Nada como a frieza dos números para tomarmos consciência da amplitude
do problema: mais de 60 milhões de mulheres entre os 20 e os 25 anos já estavam
casadas ou viviam maritalmente antes de terem 18 anos. Mais de 31 milhões vivem
no sul da Ásia, em países com o Bangladeche. Em África, na República Centro Africana,
Chade, Guiné, Mali e Níger, mais de 60 por cento das mulheres casam ou vivem
maritalmente antes de atingirem a idade adulta.
Há uma relação entre os casamentos precoces e a pobreza. As meninas
e jovens em situação de pobreza e menos escolarizadas tendem a casar e ser mães
mais cedo que as demais. No Peru, 45 por cento das mulheres com menos
oportunidades casam antes dos 18 anos, comparativamente a apenas cinco por
cento entre as que têm melhores condições socioeconómicas. Esta relação existe
também com a escolaridade formal. No Zimbabué, 48 por cento das mulheres com a educação
básica casaram antes dos 18 anos, mas a percentagem sobe para 87 por cento entre
as que não frequentaram a escola.
Ainda que estes números sejam avançados pelas Nações Unidas,
é difícil saber o número exato de casamentos precoces – há tantos sem serem oficiais
nem registados que a contagem torna-se quase impossível. Apesar da eventual imprecisão, repito: nada como a
frieza dos números para ajudar à consciência da gravidade do problema. Moçambique,
por exemplo, está entre os dez países do mundo com mais casos de casamentos precoces,
infantojuvenis e forçados. Segundo a ministra moçambicana do Género, Mulher e
Ação Social, 48 por cento das raparigas do país casam-se antes de completar 18
anos. De facto, é na África subsariana e no sul da Ásia que a prática do
casamento precoce de meninas é mais comum. No Médio Oriente, noutras regiões da
Ásia e no norte de África, o casamento durante a puberdade ou pouco depois dela
é habitual em determinados segmentos da população. Em algumas regiões da África
ocidental e oriental e no sul da Ásia, o casamento acontece ainda mais cedo, frequentemente
antes da puberdade.
Há várias razões que explicam estes factos. Por um lado, as
famílias com menores recursos consideram uma menina como um fardo económico, um
risco à manutenção das tradições e o seu casamento é visto como uma maneira de
assegurar a sobrevivência e a “honra” do agregado familiar de origem. Há
também, em certas culturas, a ideia de que o casamento protege as meninas
contra os perigos da violência sexual e, de uma forma geral, confiam-na aos
cuidados de um “protetor” do sexo masculino escolhido pela família. O casamento
infantil também é considerado como um meio de evitar que as meninas engravidem
fora do casamento. Este tipo de casamento pode igualmente ser inspirado pela
discriminação sexual: casam-se as meninas mais cedo para assegurar a sua
“docilidade” e submissão à família do marido e maximizar as suas gravidezes e
fertilidade.
Além da violência que representa forçar, negociar, decidir
casar crianças (até aos 18 anos de acordo com a Convenção dos Direitos da
Criança) com adultos, o casamento precoce tem outras consequências para o
futuro das crianças e das sociedades. Desde logo, a negação do acesso à Educação,
porque uma vez casadas, as meninas deixam geralmente de ir à escola. Ao nível
da Saúde, registam-se gravidezes prematuras que fazem subir em flecha as taxas
de mortalidade e morbilidade materna e infantil, incluindo fístulas obstétricas
e baixo peso à nascença. Por outro lado, as adolescentes ficam mais vulneráveis
a infeções transmitidas sexualmente, incluindo o VIH /SIDA.
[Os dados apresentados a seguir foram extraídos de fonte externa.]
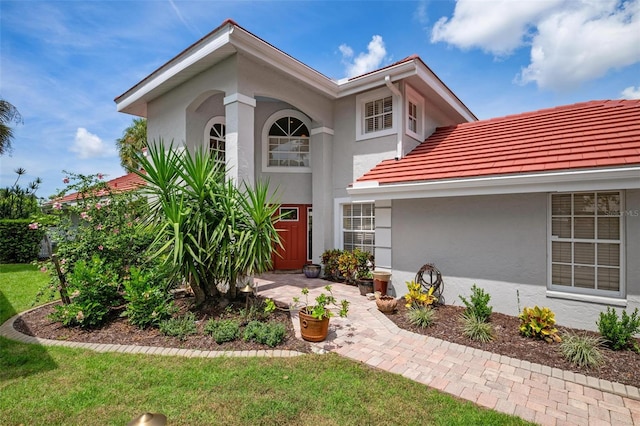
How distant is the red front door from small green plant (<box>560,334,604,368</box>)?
8.22 metres

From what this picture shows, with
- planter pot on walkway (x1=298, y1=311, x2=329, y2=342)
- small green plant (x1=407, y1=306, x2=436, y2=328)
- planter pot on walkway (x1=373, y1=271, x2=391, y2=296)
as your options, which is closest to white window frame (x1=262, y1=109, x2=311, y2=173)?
planter pot on walkway (x1=373, y1=271, x2=391, y2=296)

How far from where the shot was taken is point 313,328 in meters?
5.31

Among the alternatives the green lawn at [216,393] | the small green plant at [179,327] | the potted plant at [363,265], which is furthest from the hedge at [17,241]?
the potted plant at [363,265]

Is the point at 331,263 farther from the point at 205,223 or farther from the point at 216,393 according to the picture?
the point at 216,393

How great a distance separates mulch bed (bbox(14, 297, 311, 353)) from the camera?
16.9 ft

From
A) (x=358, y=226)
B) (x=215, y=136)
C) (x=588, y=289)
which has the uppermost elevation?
(x=215, y=136)

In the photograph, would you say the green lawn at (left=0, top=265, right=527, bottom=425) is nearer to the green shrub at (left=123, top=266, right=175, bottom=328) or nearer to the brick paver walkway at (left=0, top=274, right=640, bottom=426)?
the brick paver walkway at (left=0, top=274, right=640, bottom=426)

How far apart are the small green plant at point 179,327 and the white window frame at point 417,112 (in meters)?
8.14

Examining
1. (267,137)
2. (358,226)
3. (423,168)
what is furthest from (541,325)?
(267,137)

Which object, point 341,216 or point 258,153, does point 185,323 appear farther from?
point 258,153

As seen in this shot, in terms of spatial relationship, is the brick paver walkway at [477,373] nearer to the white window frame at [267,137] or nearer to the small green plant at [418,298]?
the small green plant at [418,298]

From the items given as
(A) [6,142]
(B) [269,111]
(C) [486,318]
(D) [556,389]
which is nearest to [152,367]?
(D) [556,389]

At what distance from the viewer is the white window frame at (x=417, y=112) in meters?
9.55

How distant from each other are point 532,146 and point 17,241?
22589 millimetres
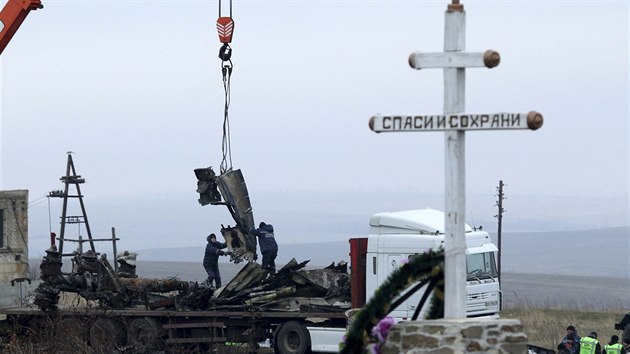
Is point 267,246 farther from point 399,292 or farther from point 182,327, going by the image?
point 399,292

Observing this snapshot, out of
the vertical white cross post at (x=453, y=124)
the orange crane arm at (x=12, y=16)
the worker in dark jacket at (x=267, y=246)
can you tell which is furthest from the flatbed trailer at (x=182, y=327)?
the vertical white cross post at (x=453, y=124)

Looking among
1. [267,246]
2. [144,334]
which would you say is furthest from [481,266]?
[144,334]

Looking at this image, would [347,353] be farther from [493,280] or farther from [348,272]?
[348,272]

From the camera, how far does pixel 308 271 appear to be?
31.0m

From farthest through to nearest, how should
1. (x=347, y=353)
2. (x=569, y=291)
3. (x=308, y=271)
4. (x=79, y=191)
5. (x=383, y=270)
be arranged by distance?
(x=569, y=291) → (x=79, y=191) → (x=308, y=271) → (x=383, y=270) → (x=347, y=353)

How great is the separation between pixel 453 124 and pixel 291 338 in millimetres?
16228

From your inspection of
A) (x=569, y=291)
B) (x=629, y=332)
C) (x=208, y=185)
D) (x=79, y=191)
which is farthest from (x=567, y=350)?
(x=569, y=291)

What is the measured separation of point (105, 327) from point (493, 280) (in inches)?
364

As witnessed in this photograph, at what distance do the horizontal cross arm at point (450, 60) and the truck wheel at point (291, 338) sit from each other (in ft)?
51.6

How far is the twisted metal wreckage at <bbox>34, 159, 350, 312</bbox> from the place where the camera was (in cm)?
3084

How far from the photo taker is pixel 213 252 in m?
32.9

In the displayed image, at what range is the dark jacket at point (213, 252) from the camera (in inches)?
1288

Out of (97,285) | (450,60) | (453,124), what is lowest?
(97,285)

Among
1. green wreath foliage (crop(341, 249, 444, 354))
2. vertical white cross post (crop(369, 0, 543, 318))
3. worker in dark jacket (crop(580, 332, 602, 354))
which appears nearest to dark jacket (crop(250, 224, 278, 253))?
worker in dark jacket (crop(580, 332, 602, 354))
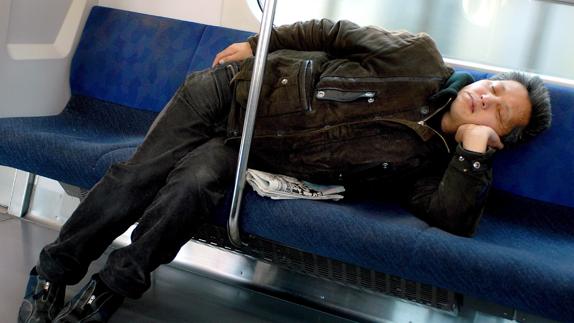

A violência, por sua vez, não se faz apenas sentir do ponto
de vista sexual. Acontece regularmente as crianças e jovens serem punidas e
vítimas dos chamados “crimes de honra” cometidos pela família quando recusam
casar-se ou escolhem o futuro cônjuge contra a vontade dos pais e/ou comunidade
de pertença.
Eliminar os casamentos precoces, forçados e de crianças (tal
como acabar com as mutilações genitais femininas, assunto que mereceria, por si
só, outro artigo), é uma das metas dos Objetivos de Desenvolvimento Sustentável
(ODS) da Agenda 2030 das Nações Unidas, em vigor desde Setembro de 2015. O
documento foi negociado, adotado e aprovado por 193 países, entre os quais
Portugal. “Os 17 Objetivos de Desenvolvimento Sustentável são a nossa visão da
humanidade partilhada e um contrato social decisivo entre os líderes mundiais e
as pessoas”, afirmou na ocasião o secretário-geral das Nações Unidas, Ban
Ki-moon. A Agenda 2030 convoca os países a iniciarem esforços para alcançar o
cumprimento dos objetivos nos próximos 15 anos. Já este ano será apresentado o
primeiro balanço.
A Agenda 2030 impõe compromissos a todos os países, pelo que
Portugal não é exceção, também em matéria de esforço local e regional para o
fim global dos casamentos precoces, forçados e combinados como forma extrema de
violência e discriminação sobre meninas e jovens. É um assunto que não consta apenas das estatísticas de
países geograficamente mais ou menos próximos, de maior ou menor proximidade
linguística e sócio-histórica. As migrações voluntárias e forçadas fazem que os
casamentos (formais ou informais) e as uniões forçadas e precoces possam
ocorrer nas rotas migratórias, nos campos de refugiados e nas diásporas.
Para cumprir os ODS é preciso também conhecer melhor o que
se passa na Europa e em Portugal. Qual o nosso ponto de partida, também ao
nível dos casamentos e uniões precoces e combinadas? Frequentemente, também cá são
apresentadas razões de ordem cultural ou de prevenção – honra da família e
proteção das meninas e jovens.
De acordo com as Nações Unidas, se a tendência se mantiver,
em 2020 haverá 142 milhões de meninas casadas antes de chegarem a adultas. Dez
anos mais tarde, em 2030, teremos, em média, 15.1 milhões de meninas, com menos
de 18 anos, a casar anualmente. É preciso fazer alguma coisa, porque os
casamentos infantis, precoces, forçados e combinados são uma grave violação dos
direitos humanos das crianças à educação, saúde, igualdade e autonomia com
consequências devastadoras para sociedades que queremos livres de violência e
discriminação, onde os direitos humanos – sem deixar ninguém para trás – sejam
a base e a estrutura do desenvolvimento e da cooperação.